::: TRECHO
Por volta das 18h30, a presidente Dilma retirou-se da reunião. Tinha agendada, com Barack Obama, a conversa em que consolidaria a decisão de cancelar sua visita a Washington. No Palácio do Planalto, o encontro prosseguiu. Era 16 setembro, uma segunda-feira. De um lado, estavam representantes do Comitê Gestor da Internet (CGI) – o grupo instituído, em 1995, para que a sociedade civil participe da formulação de estratégias para o futuro da rede, no Brasil. De outro, a chefe do governo e sete ministros – da Justiça, Defesa, Desenvolvimento, Ciência e Tecnologia, Casa Civil, Planejamento, e Comunicações. Até o momento de sair, Dilma participara intensamente do diálogo. Dele recolheu alguns dos elementos centrais para fala que fez na manhã desta terça-feira, ao abrir a Assembleia Geral da ONU, em Nova York. Assumiu, em contrapartida, um compromissos internos: brigar pela “neutralidade na rede”, o principal ponto polêmico do chamado Marco Civil – projeto de lei que estabelece direitos e liberdades para os usuários da internet. Revelou, porém, um temor: receber do Legislativo um texto que não contemple tal princípio.
::::::
■ INSTRUÇÃO DA TAREFA
Segundo o trecho, em que ano foi instituído o Comitê Gestor da Internet?
::: DADOS DO EXERCÍCIO
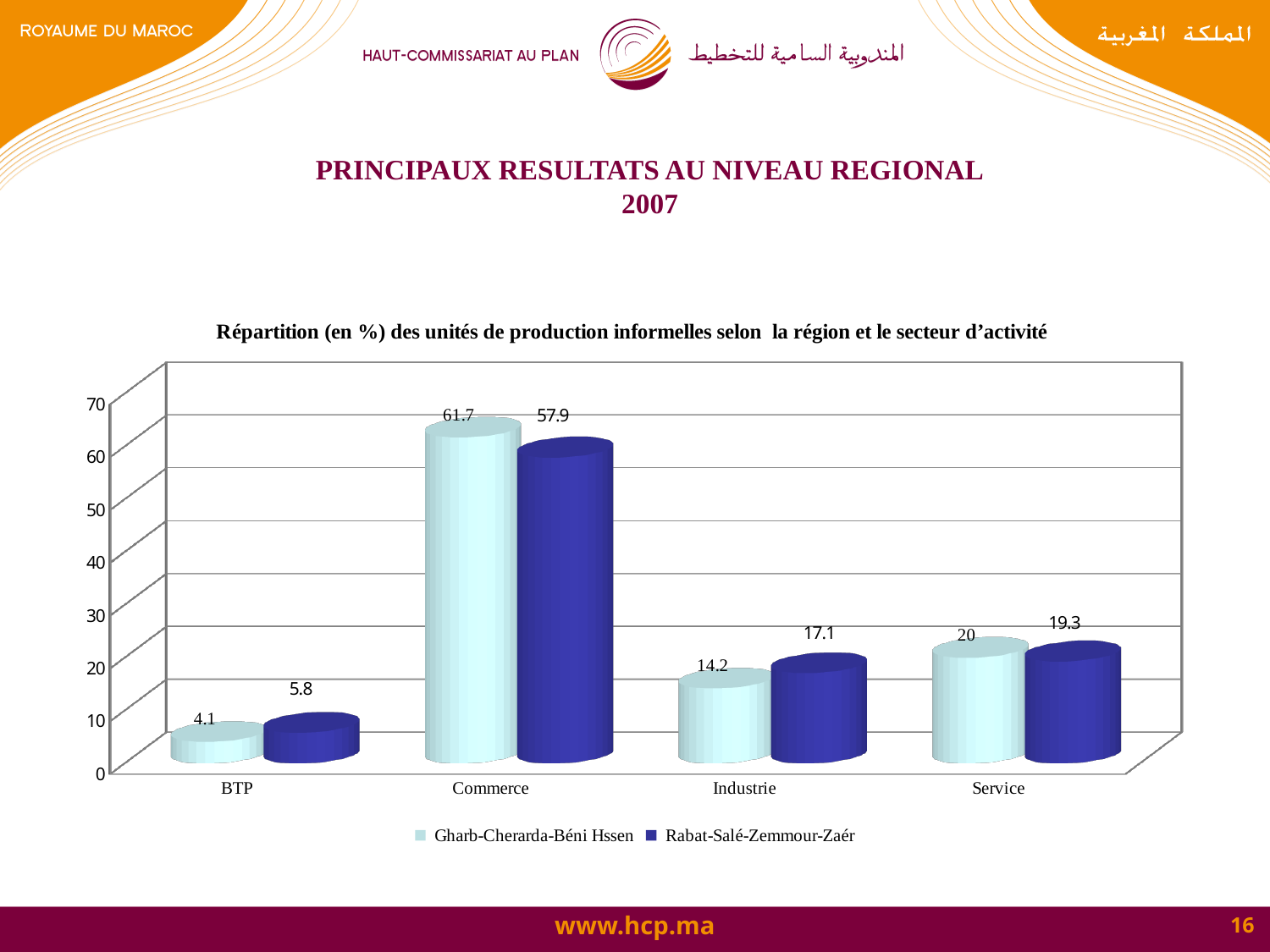
What is the value for Industrie in the Rabat-Salé-Zemmour-Zaér series? 17.1 What is the value for Service in the Rabat-Salé-Zemmour-Zaér series? 19.3 Which sector has the highest value in the Rabat-Salé-Zemmour-Zaér series? Commerce What is the value for Commerce in the Gharb-Cherarda-Béni Hssen series? 61.7 What is the value for BTP in the Gharb-Cherarda-Béni Hssen series? 4.1 Which sector has the lowest value in the Gharb-Cherarda-Béni Hssen series? BTP Is the value for Service in the Gharb-Cherarda-Béni Hssen series greater or less than 30? less What kind of chart is shown on the slide? bar chart How many sectors are shown on the x axis? 4 What is the difference between the two regions' values for Commerce? 3.8 For BTP, which region has the larger value? Rabat-Salé-Zemmour-Zaér How many series does the legend list? 2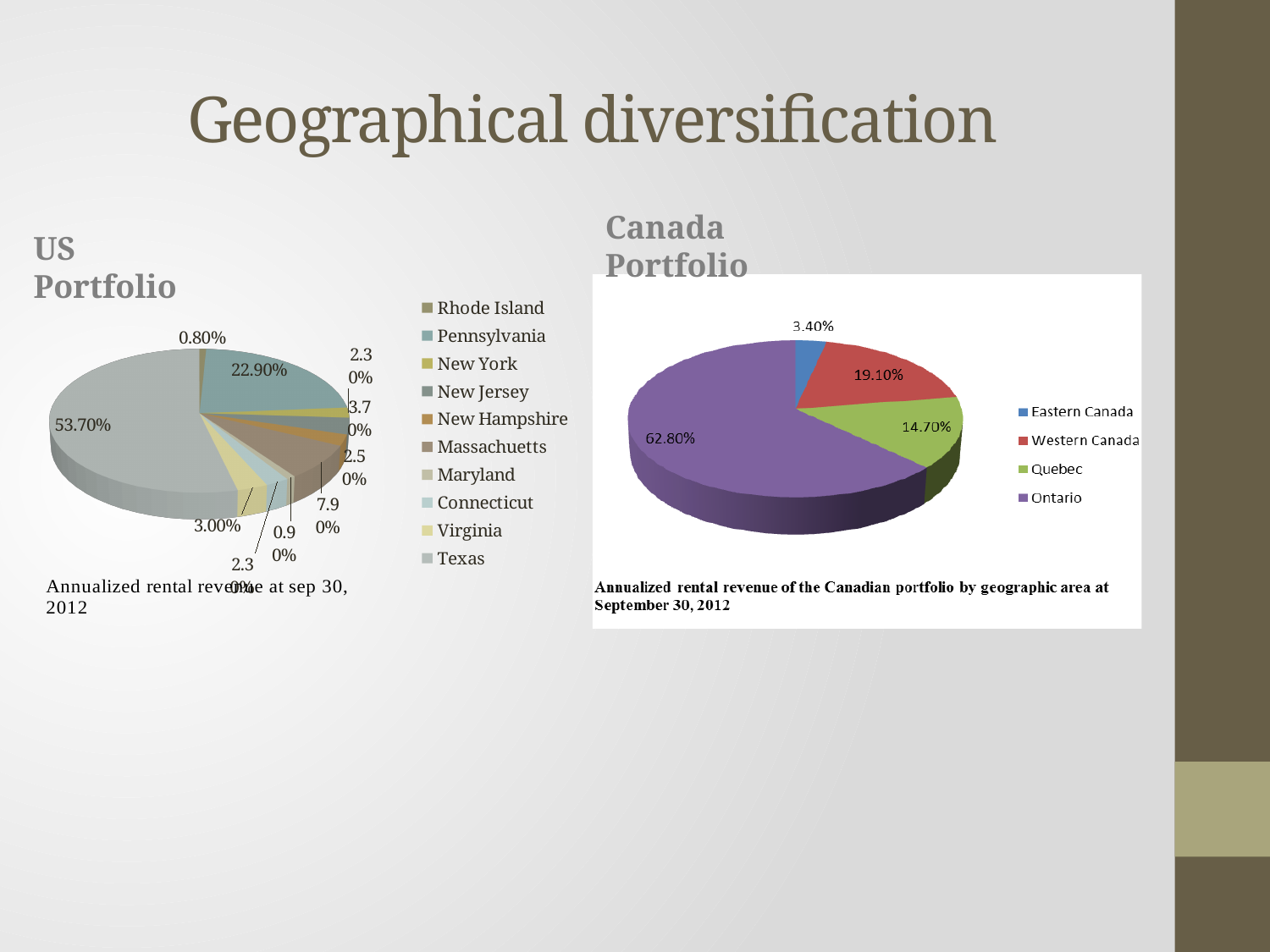
How many regions does the Canada Portfolio chart's legend list? 4 In the Canada Portfolio chart, which region has the smallest share? Eastern Canada How many states does the US Portfolio chart's legend list? 10 In the Canada Portfolio chart, which is larger, Western Canada or Quebec? Western Canada In the US Portfolio chart, what is the value of the largest slice? 53.70% In the Canada Portfolio chart, which region has the largest share? Ontario In the Canada Portfolio chart, what is the value for Western Canada? 19.10% What type of chart is the US Portfolio chart? Pie chart In the Canada Portfolio chart, what share of annualized rental revenue comes from Ontario? 62.80% In the Canada Portfolio chart, what is the value for Eastern Canada? 3.40% In the Canada Portfolio chart, what is the value for Quebec? 14.70% In the Canada Portfolio chart, what is the difference in percentage points between Western Canada and Quebec? 4.40%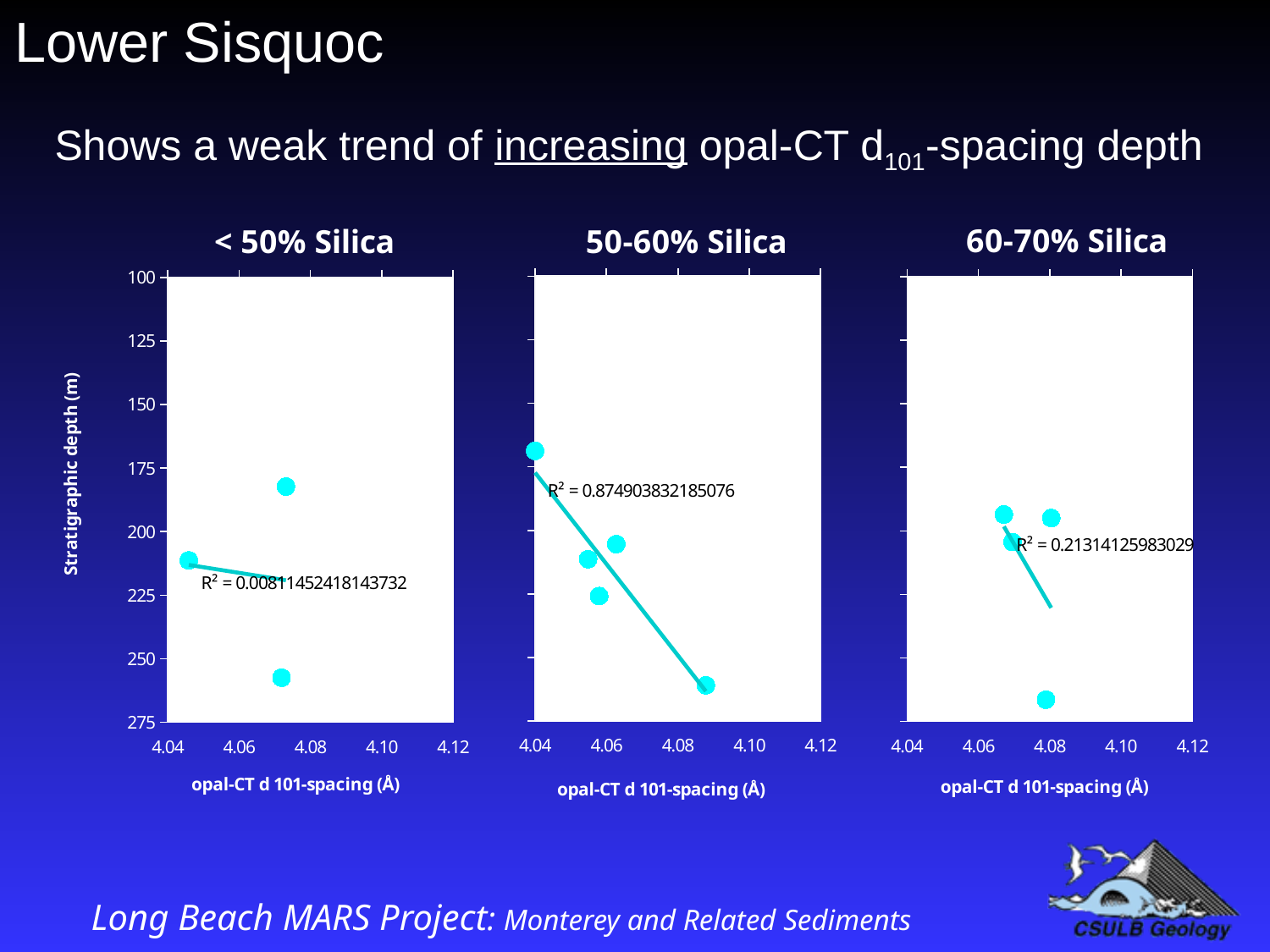
What is the x-axis label on the '50-60% Silica' chart? opal-CT d 101-spacing (Å) How many data points are plotted on the '< 50% Silica' chart? 3 Which of the three charts shows the lowest R² value? < 50% Silica On the '< 50% Silica' chart, is the stratigraphic depth of the deepest point greater or less than 250 m? greater What R² value is printed on the '< 50% Silica' chart? R² = 0.00811452418143732 On the '50-60% Silica' chart, is the stratigraphic depth of the point at 4.04 Å greater or less than 175 m? less What R² value is printed on the '60-70% Silica' chart? R² = 0.21314125983029 Is the R² value on the '60-70% Silica' chart larger or smaller than the R² value on the '< 50% Silica' chart? larger How many data points are plotted on the '50-60% Silica' chart? 5 What kind of chart is the '< 50% Silica' chart? scatter chart What R² value is printed on the '50-60% Silica' chart? R² = 0.874903832185076 Which of the three charts shows the highest R² value? 50-60% Silica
::::::
■ RESULTADO DA TAREFA
Em 1995.